Questões de estudo:
**A.** Diga se cada afirmação abaixo concorda com o voto do relator, respondendo sim ou não e citando as palavras do voto que decidem a questão: (i) o recurso foi interposto fora do prazo; (ii) a sentença recorrida julgou improcedente a representação; (iii) a ação penal por crime eleitoral é promovida de forma privativa pelo Ministério Público Eleitoral.
**B.** Dê continuidade ao voto do relator a partir do ponto em que o texto termina.

Trecho do texto:
REl - 0600231-82.2020.6.21.0066 - Voto Relator(a) - Sessão: 14/12/2023 às 09:30

VOTO

O recurso foi interposto de forma tempestiva e, presentes os demais pressupostos de admissibilidade, está a comportar conhecimento.

No mérito, MARCELINO MUZYKANT, candidato a prefeito de Nova Santa Rita nas Eleições de 2020, insurge-se contra a sentença que julgou improcedente a representação por propaganda eleitoral irregular ajuizada em face de JORGE LUIZ BARBOSA COELHO. Com o recurso, pretende o recorrente a aplicação de multa ao recorrido e a condenação pelo delito de calúnia eleitoral.

Primeiramente, impende destacar que a representação proposta, de natureza cível-eleitoral, não comporta pedido de condenação por crime eleitoral, viável (por óbvio) exclusivamente na seara do processo criminal, instaurado mediante a devida ação penal, promovida que é, forma privativa, pelo Ministério Público Eleitoral.

Informações fornecidas:

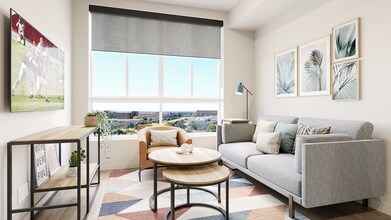 Aspire Reserve in College Station, TX - Foto de edificio - Building Photo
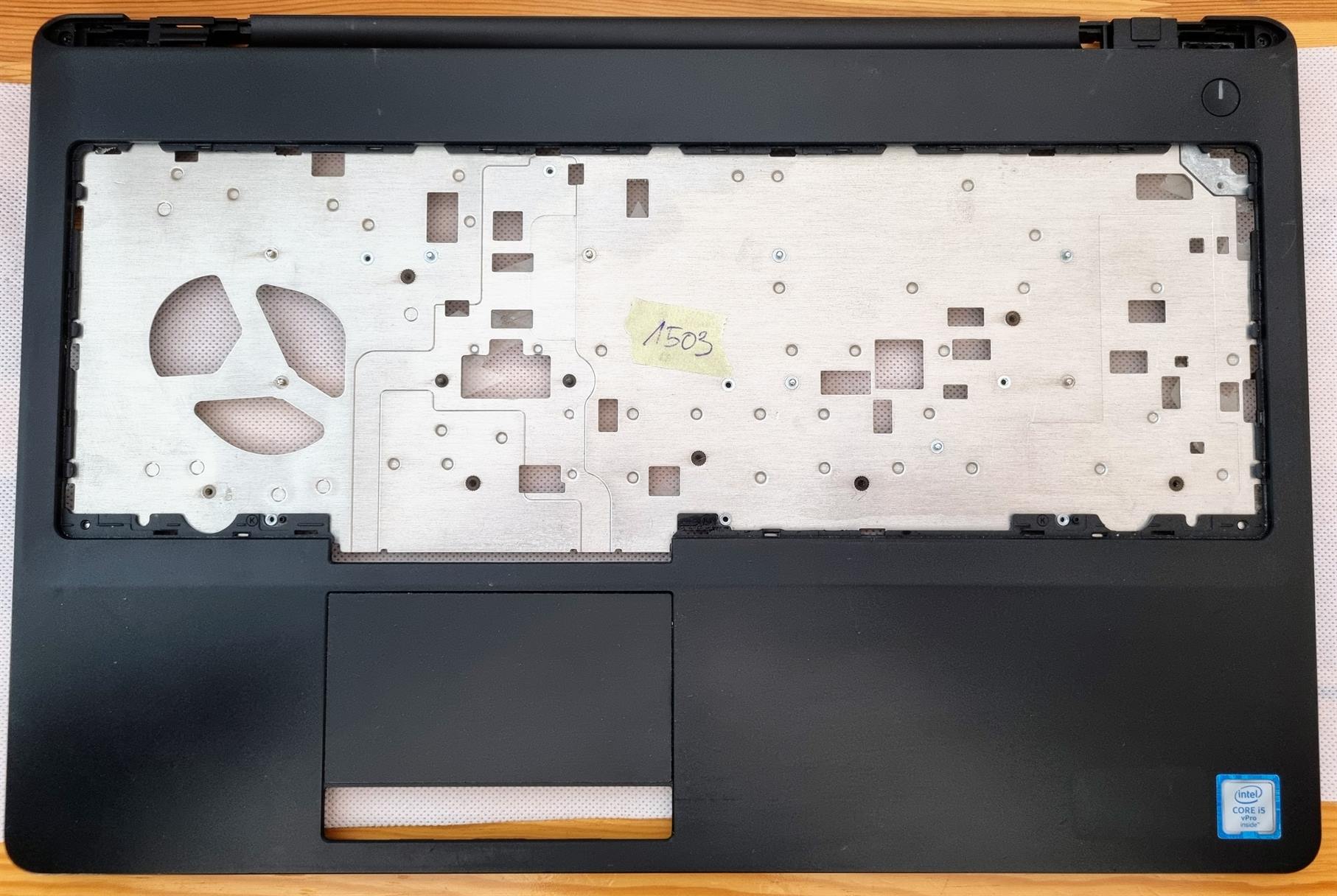 FÜR DELL Latitude E5570 M3510 C-shell Palm rest Gehäuse A151N5 A151N6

Respostas por item:
**A.**
(i) Não: “O recurso foi interposto de forma tempestiva”.
(ii) Sim: “a sentença que julgou improcedente a representação por propaganda eleitoral irregular”.
(iii) Sim: “promovida que é, forma privativa, pelo Ministério Público Eleitoral”.

**B.**
Portanto, revela-se absolutamente incabível tal pedido.

Por outro lado, no tocante à pretensão de imposição de multa por propaganda irregular, passo a examinar o cenário fático-jurídico delineado nos autos.

O recorrente relata que no dia 30.9.2020 Marisa Viegas, em seu perfil pessoal do Facebook, “teceu um comentário acerca das promessas de campanha dos candidatos a prefeito do município, criticando o então candidato Sr. Marcelino Muzykant alegando desconhecer seu plano de governo”.

Declara que, na sequência, JORGE LUIZ BARBOSA COELHO postou dois comentários, acusando o candidato de, nas Eleições de 2008, ter participado de um crime eleitoral, referente à confecção de jornal falso.

O recorrente argumenta que lhe foi imputado falsamente um crime, incidindo o recorrido na prática de propaganda eleitoral irregular, porquanto não foram observados os limites estabelecidos na legislação, e que, com fundamento no art. 28, § 5º, da Resolução TSE n. 23.610/19, o responsável pelo conteúdo fica sujeito à multa de R$ 5.000,00 a R$ 30.000,00.

Impende anotar que o dispositivo invocado para alicerçar seu pedido de aplicação de multa não possui pertinência temática com a situação posta nos autos.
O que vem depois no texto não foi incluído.